Alors, pour tenter de justifier l'injustifiable, le MCG, l'UDC, le PLR et Le Centre s'essaient aux fake news: ce serait la gauche, le 30 km/h ferait plus de bruit que le 50 km/h... C'est faux, Mesdames et Messieurs ! (Commentaires.) Pire, ils tentent de détourner l'attention en essayant de limiter la vitesse des vélos et des trottinettes sur les trop rares pistes cyclables; on y vient bientôt. Ces gesticulations pourraient simplement servir à prouver que le ridicule ne tue pas. Mais, Mesdames et Messieurs les députés, 25 personnes de notre canton meurent chaque année des suites du bruit routier ! Combien d'années de vie en bonne santé perdues ? Il s'agit d'une question de santé publique, et le blocage, l'entêtement du MCG, de l'UDC, du PLR et du Centre face au 30 km/h atteint une large part de la population dans sa santé ! (Applaudissements.)
M. Souheil Sayegh (LC). Madame la présidente, chers collègues, je ne pensais pas prendre la parole, pour faire gagner du temps dans le traitement de l'ordre du jour, mais voilà, je voulais juste rappeler quelques faits aux personnes qui nous écoutent: ne traversez pas la route inconsidérément, même une route limitée à 30 km/h ! Je veux dire que ce n'est pas la question d'une limitation à 30 ou à 50 km/h, car avec 30 km/h, vous risquez aussi de vous tuer, même si le risque est moindre. Le conseil que je peux apporter, c'est qu'en général, les piétons soient sur les trottoirs et pas sur la voirie... (Commentaire.) ...et les personnes en voiture sur la voirie et pas sur les trottoirs. Que ce soit avec une limitation à 30 ou à 50 km/h, un accident peut être mortel ! (Remarque.) Ça, c'est la première chose.
La deuxième, c'est qu'effectivement, il y a des gens qui habitent à la campagne et d'autres qui habitent en ville; si on inversait les rôles, si toutes les personnes en ville habitaient à la campagne, on aurait le même problème. Donc à un moment donné... Nous soutenons la lutte contre le bruit, mais ce n'est pas le sujet de la motion. Nous sommes pour la réduction des nuisances sonores dans les quartiers: le 30 km/h est une évidence dans les zones habitables, mais pas de manière généralisée, on a déjà eu l'occasion de le dire.

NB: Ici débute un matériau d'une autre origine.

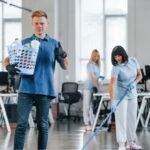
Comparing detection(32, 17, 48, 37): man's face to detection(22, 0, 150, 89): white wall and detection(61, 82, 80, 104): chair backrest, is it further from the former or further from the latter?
detection(22, 0, 150, 89): white wall

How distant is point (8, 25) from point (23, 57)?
10.9m

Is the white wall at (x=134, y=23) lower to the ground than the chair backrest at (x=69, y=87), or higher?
higher

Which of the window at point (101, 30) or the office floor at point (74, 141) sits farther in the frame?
the window at point (101, 30)

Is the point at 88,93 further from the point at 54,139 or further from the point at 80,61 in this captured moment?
the point at 80,61

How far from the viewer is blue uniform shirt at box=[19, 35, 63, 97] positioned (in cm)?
438

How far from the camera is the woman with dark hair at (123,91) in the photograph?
624 centimetres

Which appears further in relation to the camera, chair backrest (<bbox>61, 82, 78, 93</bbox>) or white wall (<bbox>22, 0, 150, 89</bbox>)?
white wall (<bbox>22, 0, 150, 89</bbox>)

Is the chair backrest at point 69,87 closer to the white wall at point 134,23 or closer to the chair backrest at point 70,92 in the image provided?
the chair backrest at point 70,92

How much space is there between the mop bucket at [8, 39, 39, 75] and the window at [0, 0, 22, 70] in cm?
1064

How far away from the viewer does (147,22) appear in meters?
13.5

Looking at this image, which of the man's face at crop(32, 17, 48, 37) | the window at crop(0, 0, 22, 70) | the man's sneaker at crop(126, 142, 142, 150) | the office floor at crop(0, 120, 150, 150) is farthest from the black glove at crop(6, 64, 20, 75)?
the window at crop(0, 0, 22, 70)

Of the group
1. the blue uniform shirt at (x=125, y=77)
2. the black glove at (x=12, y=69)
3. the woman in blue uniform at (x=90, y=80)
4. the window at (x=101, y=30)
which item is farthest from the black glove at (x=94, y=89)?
the black glove at (x=12, y=69)

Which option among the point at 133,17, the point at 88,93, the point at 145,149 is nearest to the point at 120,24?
the point at 133,17

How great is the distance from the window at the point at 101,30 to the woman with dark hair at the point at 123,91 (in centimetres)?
778
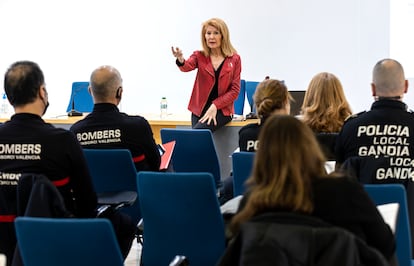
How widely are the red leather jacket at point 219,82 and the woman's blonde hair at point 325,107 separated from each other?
145cm

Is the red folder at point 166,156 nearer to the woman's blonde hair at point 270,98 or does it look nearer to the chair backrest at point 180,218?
the woman's blonde hair at point 270,98

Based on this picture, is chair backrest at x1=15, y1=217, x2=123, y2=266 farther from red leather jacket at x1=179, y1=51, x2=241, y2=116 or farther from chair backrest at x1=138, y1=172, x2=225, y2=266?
red leather jacket at x1=179, y1=51, x2=241, y2=116

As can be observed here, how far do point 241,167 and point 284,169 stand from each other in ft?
4.86

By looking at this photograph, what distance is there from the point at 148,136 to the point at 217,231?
3.61ft

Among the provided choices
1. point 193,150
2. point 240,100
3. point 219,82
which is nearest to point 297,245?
point 193,150

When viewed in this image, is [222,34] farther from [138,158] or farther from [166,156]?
[138,158]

La composition de ce parlement étant nouvelle, la tête du département ayant changé et les choses étant en cours - le nouveau plan de mobilité va nous être proposé prochainement -, le mieux à faire serait de refuser cette motion et de passer à autre chose, à l'image de la nouvelle législature qui nous attend. Je vous remercie.

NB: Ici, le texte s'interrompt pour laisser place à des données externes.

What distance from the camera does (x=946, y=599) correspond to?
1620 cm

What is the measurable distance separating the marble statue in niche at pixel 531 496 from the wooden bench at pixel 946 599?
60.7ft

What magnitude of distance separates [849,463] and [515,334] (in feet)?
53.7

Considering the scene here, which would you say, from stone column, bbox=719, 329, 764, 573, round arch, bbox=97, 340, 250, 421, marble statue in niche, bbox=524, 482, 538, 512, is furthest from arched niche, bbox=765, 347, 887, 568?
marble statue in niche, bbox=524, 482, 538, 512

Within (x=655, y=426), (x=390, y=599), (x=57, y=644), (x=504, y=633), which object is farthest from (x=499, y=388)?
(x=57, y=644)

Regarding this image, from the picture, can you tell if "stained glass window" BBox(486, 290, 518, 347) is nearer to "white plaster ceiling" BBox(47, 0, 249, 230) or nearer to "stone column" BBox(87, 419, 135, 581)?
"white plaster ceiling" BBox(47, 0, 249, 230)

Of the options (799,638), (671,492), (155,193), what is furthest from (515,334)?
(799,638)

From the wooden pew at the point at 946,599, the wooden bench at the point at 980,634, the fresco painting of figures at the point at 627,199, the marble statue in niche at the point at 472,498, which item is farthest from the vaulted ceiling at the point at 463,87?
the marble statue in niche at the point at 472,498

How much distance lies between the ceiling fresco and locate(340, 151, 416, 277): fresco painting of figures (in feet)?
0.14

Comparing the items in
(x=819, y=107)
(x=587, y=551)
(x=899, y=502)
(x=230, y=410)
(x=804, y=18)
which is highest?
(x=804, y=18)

M. David Martin (Ve). Chers collègues, vous qui avez majoritairement accepté les autres motions récemment, si vous souhaitiez raccourcir le débat, vous auriez pu proposer de lier les objets, vous aviez la majorité pour le faire. Ça vous aurait évité qu'on vous en reparle.
On vous en reparle, pourquoi ? Cette proposition de motion, effectivement, est assez radicale, je peux le concevoir. Elle a surtout pour but de dénoncer cette pluie de motions arrivée tout d'un coup de la part de la droite, avec des titres racoleurs: le MCG disait «Limitons les bouchons au centre-ville, pas la fluidité du trafic !», l'UDC «Stop aux 30 km/h anarchiques [...]»... (L'orateur insiste sur le mot «anarchiques».) ...et le PLR «Généralisation du 30 km/h: pour une solution raisonnable [...]».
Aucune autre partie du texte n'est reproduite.